Under cross-examination by Bob Kirchner, officer Davis admitted that he had been instructed during police briefing to stop individuals, obtain their information, check for warrants, and enter the incident into a database. Davis said this was a “customary practice,” he had the right to stop “anyone” in the North district, and this was not based on color or nationality. Kirchner questioned Davis why he did not write anything about trespassing in his police report. Davis admitted that he never told Chesley he was trespassing and that he stopped Chesley because, “I wanted to know why he was in the park.” When Kirchner attempted to ask Davis whether the police were maintaining a database on African American youth, Judge John R. Kennedy, who denied the wide majority of Kirchner’s motions, refused this line of inquiry.

Witnesses would later testify that the gym was open until 11 p.m. and that there were people coming and going from playing basketball. They described approximately 50-60 youth inside the gym. It was one of the first warm nights of spring and there were 15-20 kids in the park that night in front of the library, on benches, and on the outdoor basketball court. Kirchner pressed Davis as to why he selectively stopped Chesley. The question went unanswered. How were youth expected to leave the gymnasium if all of the surrounding park area was closed at dusk?

Officers Shannon Bridges and Justus Clinton, both white, followed Davis on the stand. They detailed how they drove up 5th Street in a squad car and turned onto Tremont, where they saw Chesley on the sidewalk, across the street from the park. Bridges got out of the car and asked Chesley to stop. Chesley refused to stop and continued walking. Bridges then grabbed Chesley’s right arm and put it behind his back in a move called a “chicken wing.” According to her, Chesley “squared up” and took a defensive stance. Speaking in euphemisms, she said that she “secured” Chesley on a fence, but he fought back. By that time, officer Clinton had grabbed his left arm. Next, Bridges described officer Clinton putting Chesley in a “bear hug” and “assisting” him to the ground—the middle of Tremont street approximately 10 feet away. Bridges also confirmed that, due to recent criminal and drug activity, police were instructed to check IDs on individuals who had not committed, were not committing, and were not believed to be about to commit any crimes, and enter them into a database.

The Community

The African American youth who were in the park that night gave a different account of what happened. Due to their fear of retaliation from the police, we have chosen not to publish their full names. Among them were: Miguel, JJ, Jeremiah, Kermaine, Reyanna, Tashonda, Devon, Paris, Alicia, Alinda, Naysa. Community leaders Terry Townsend and Patricia Avery, also testified. As attorney Ruth Wyman stated in her opening argument, this trial pitted those who were professional witnesses against ordinary people who were “not polished, because they are not.”

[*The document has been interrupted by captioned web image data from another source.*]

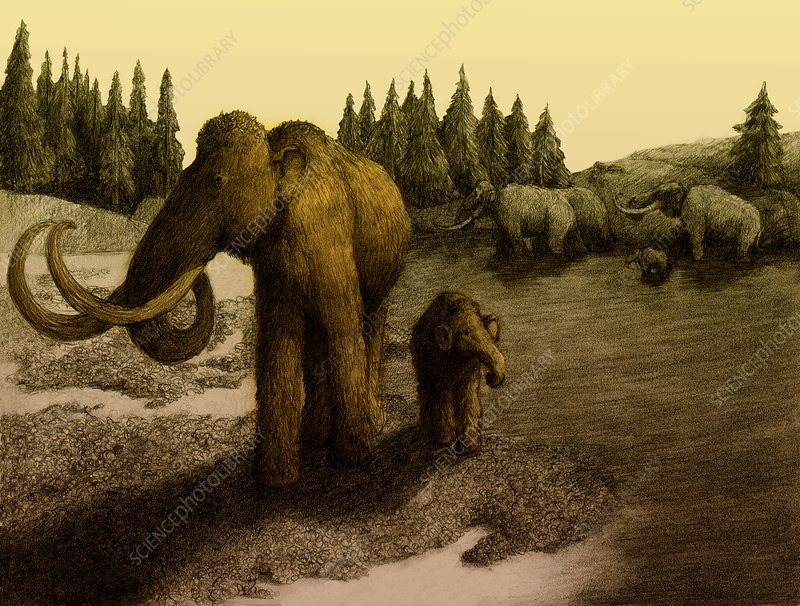 Mammoths, Illustration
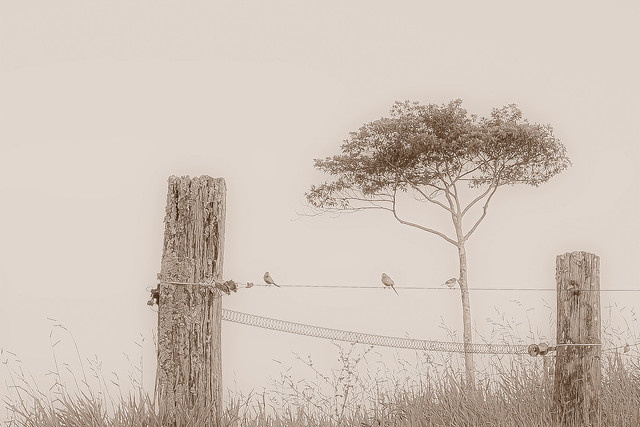 Birds on a wire 2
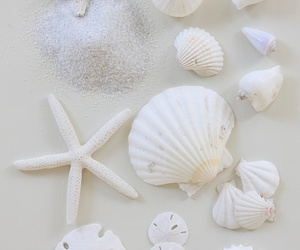 white, shell, and beach image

Miguel, who was 15 at the time, and J.J. who was 8 years old, both testified on the stand that they were playing basketball with Chesley at the Douglass Park gymnasium as part of a Mission 180 program that was held every Friday night until 11 p.m. The three of them were leaving the gym to go to the “Arab,” a convenience store at 4th and Tremont, and then take little J.J. home. They said police stopped Chesley, pushed him into a fence, picked him up, and slammed him face first onto the concrete in the street. Chesley was not fighting back. They didn’t know what he was being arrested for.

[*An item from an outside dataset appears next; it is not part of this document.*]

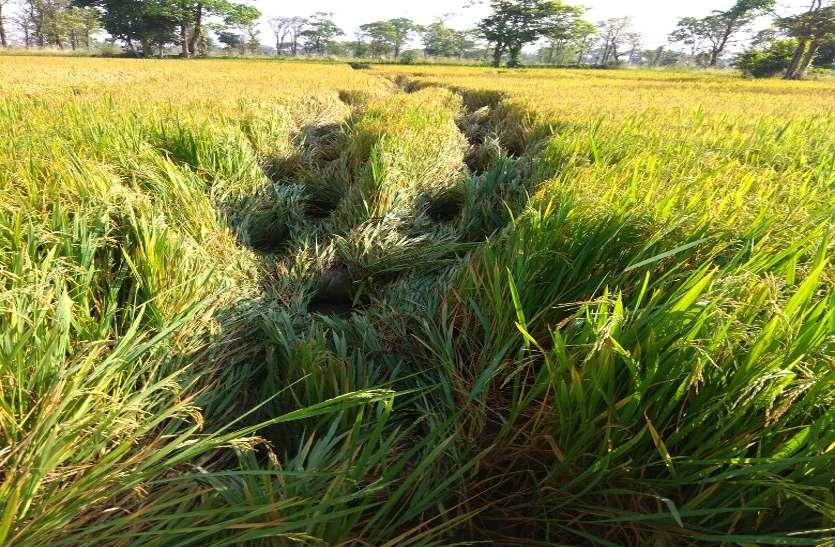 गर्मी में इस तरह करें खेती तो होगा फायदा, मौसम आधारित कृषि सलाह दे रहे वैज्ञानिक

While officer Bridges described Chesley as being “assisted” to the ground, others who testified said that police: “jumped him,” “tackled him down,” “piled up on him,” “stacked on top of him,” “were brutally beating him,” “whooping him,” and “manhandling him.” Two witnesses said police pepper sprayed Chesley three times. Another said the smell of pepper spray was “real strong.” All heard Chesley screaming out repeatedly that he couldn’t breath, but said police would not get off of him. Young J.J. said that his friend Brian, “looked dead.” Miguel thought the same until police picked him up. “He was wobbling,” Miguel described, “he couldn’t hold himself up.”

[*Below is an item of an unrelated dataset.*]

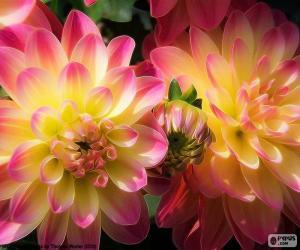 Rosa und gelb Dahlia puzzle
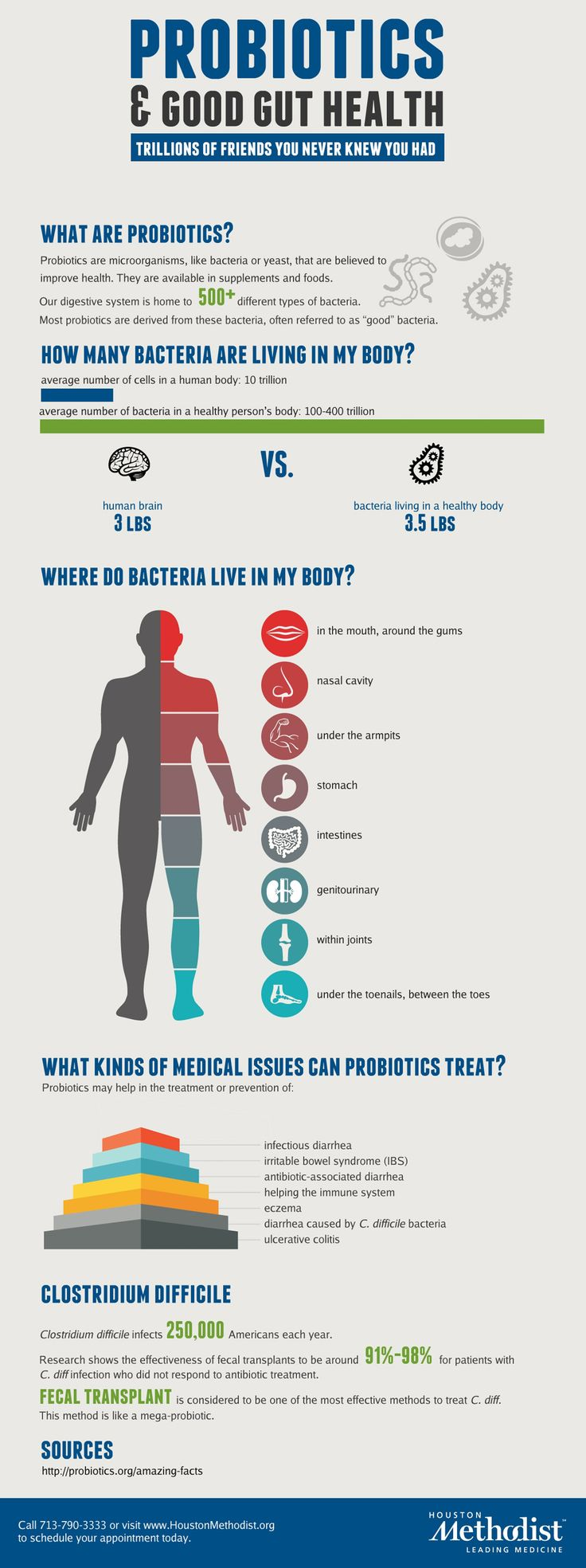 Probiotics and Health Infographic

All the defense’s witnesses, children and adults, said Chesley was bleeding from his nose and mouth. Patricia Avery was at the Democratic Party social and went outside after one of the neighborhood kids ran to Gina Jackson’s house. Upon arriving, she saw Chesley bleeding, a large crowd with people taking pictures, and police forming a barricade around him.

Upon rebuttal by prosecutor Scales, Champaign City Council member Gina Jackson was called to testify. Jackson, a retired military officer, said what she saw was only mucous, not blood. In his closing argument, Scales used her comments to discredit the testimony of numerous others who said they saw blood, repeatedly referring to her as “Councilwoman Jackson.” It was dark, said Scales, and people were mistaken. Judge Kennedy nodded in agreement.

Friends who knew him described Chesley as a good kid, never involved in fights, and always playing basketball. Reyanna said he was “pretty cool.” Paris said he was friends with everybody, he had “no mouth, never fights or argues.” His girlfriend at the time said, “He don’t start nothing.”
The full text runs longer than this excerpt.